パッケージマネージャーコンソールで、DBのマイグレーションファイルを作成し、DBを自動生成する。
Visual Studioのパッケージマネージャーコンソールでコマンド実行し、DBを生成します。
ここでは、Windows環境のpostgresqlにDBを生成するため、ローカル環境にpostgresqlがインストールされている必要があります。
- Add-Migrationでデータベールのマイグレーションファイルを作成する。
- ファイル名は内容が分かりやすいものにします。
- コマンドの詳細は公式ドキュメントを確認します。
Add-Migration InitialCreate
- Update-Databaseでマイグレーション内容を反映する。
- オプションの設定が無ければ、ローカル環境にDBが生成されます。
Update-Database
- 生成されたDBを確認する。
- Visual Studioの機能などで、DBが生成されModelの内容のテーブルが存在することを確認します。
- アプリケーションを実行し、Get APIでDBからデータが取得できていることを確認する。
※ここまででアプリケーションがWindowsで正常に動作することを確認する。
WSL2でアプリケーションを実行する。
Windowsで実行していたアプリケーションを、WSL2のUbuntuで実行できるよう設定を行い、Linux環境での動作確認を行います。
- launchSetting.jsonにWSL2での実行設定を追加する。
launchSetting.json
{
"profiles": {
"WSL2: Ubuntu": {
"commandName": "WSL2", // commandNameにWSL2を設定する。
"launchBrowser": true,
"launchUrl": "https://localhost:5270/api/todoitems", // WSL2の環境へはlocalhostでアクセスできます。
"environmentVariables": {
"ASPNETCORE_ENVIRONMENT": "Development",
"ASPNETCORE_URLS": "https://localhost:5270"
},
"distributionName": "Ubuntu"
}
}
}
- WSL2のSSH設定を行う。
- SSH設定を行い、PowerShell等でSSHアクセスできることを確認します。
- 設定方法は以下のブログなどを参考に設定しました。
- 実行できることを確認。
- ここでは、DBが無いのでエラーが出る。
WSL2にDBを自動生成する。
WSL2でアプリケーションが実行できるまで、確認できたら、最後にWSL2上のPostgresqlにデータベースを生成し、データベースに接続できることを確認します。
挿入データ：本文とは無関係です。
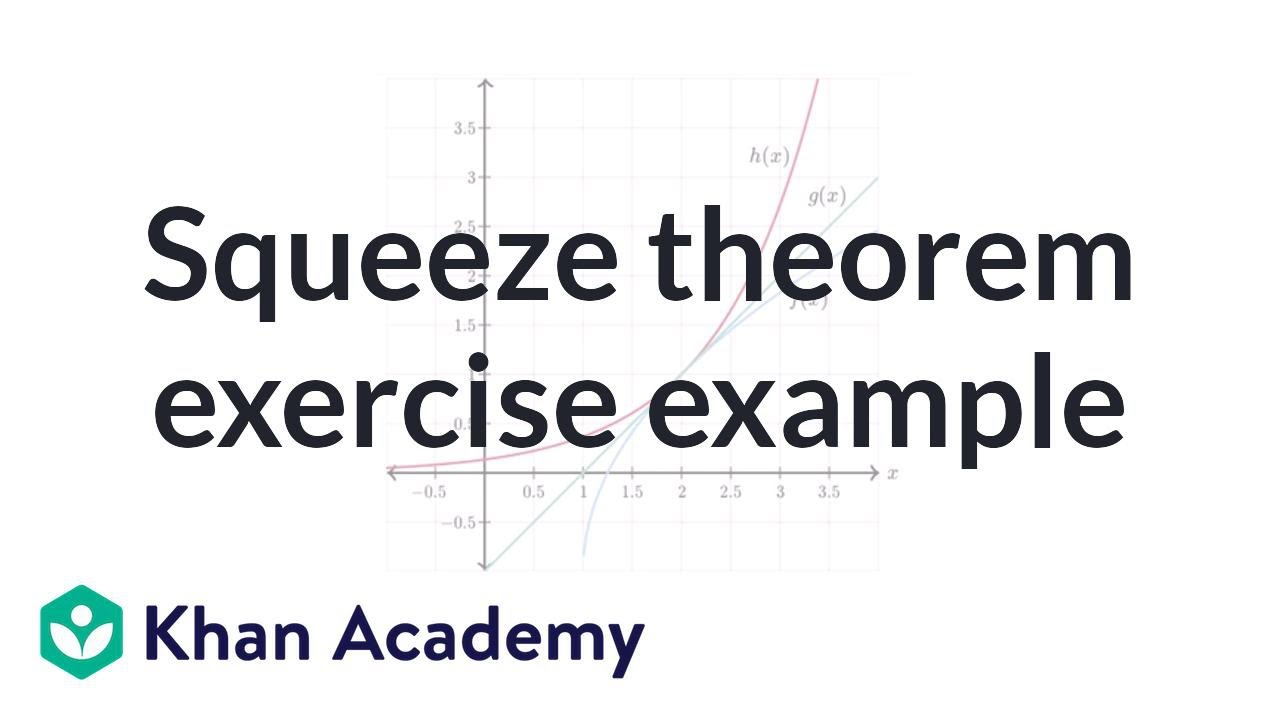 Squeeze theorem example (video) | Limits | Khan Academy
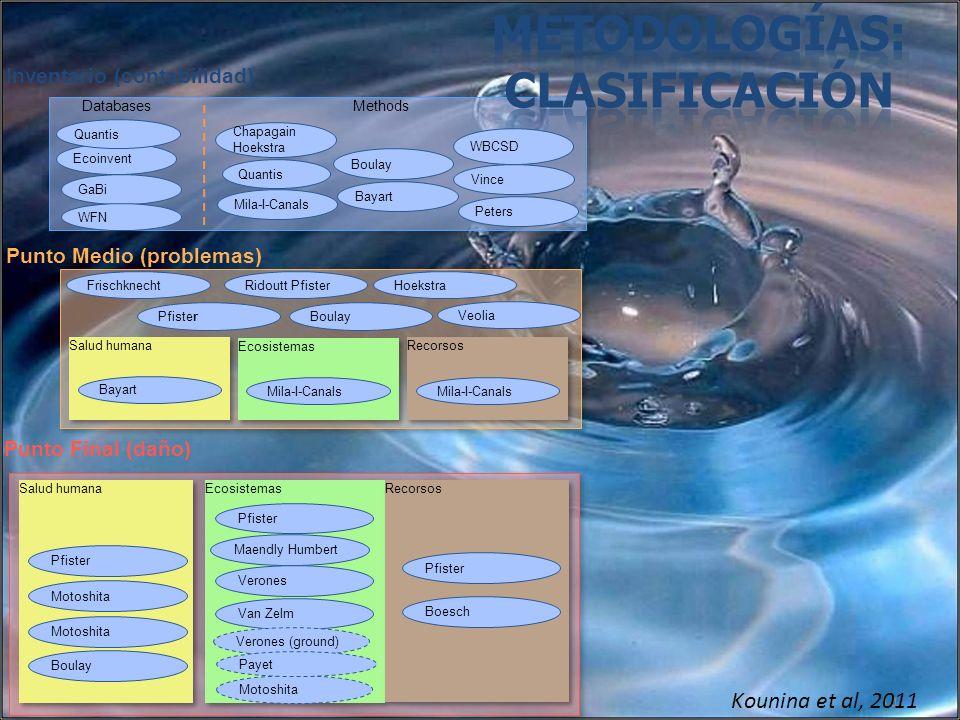 MetodologÍas: clasificaciÓn
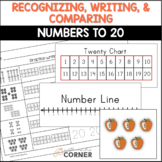 Common Core: Twenty Apples--Recognizing, Writing, and Comp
設定しない状態だと、WSL2で実行しているアプリケーションが、Windows側のデータベースにアクセスしようとし、エラーになります。
- Visual StudioからWSL2のpostgresqlにアクセスできるようにする。
- WSL2でpostgresql.confファイルの"listen_addresses"を、"localhost"から"*"に編集し、どのIPアドレスからもアクセスできるようにする。
- 実際の運用環境では、アクセスできるIPアドレスは、任意のアドレスに固定することをお勧めします。
- postgresqlのインストール方法など以下を参考にしてください。
- WSL2でpostgresql.confファイルの"listen_addresses"を、"localhost"から"*"に編集し、どのIPアドレスからもアクセスできるようにする。
- アクセスできるようになったら、Update-Databaseでデータベースを自動生成します。
- ここでは、WSL2のIPアドレスを指定します。
Update-Database -Connection "Server=[WSL2のIPアドレス]; Database=todoapp; Port=5432; User Id=postgres; Password=postgres;"
- 生成されたDBを確認する。
- 再度動作確認を行う。
- APIが動作することを確認する。
- データベースが存在しないエラーが解消され、Windowsと同様に実行できれば環境構築は完了です。
おわりに
以上で、ASP.NET Core APIのアプリケーションをWSL2で実行できるようになりました。
WSL2で開発することで、WindowsマシンでもLinuxとの環境の差などを考慮しながらVisual Studioで開発できるようになり、効率化できると思います。
分かりにくい点や、間違っている点などあればコメントいただけると幸いです。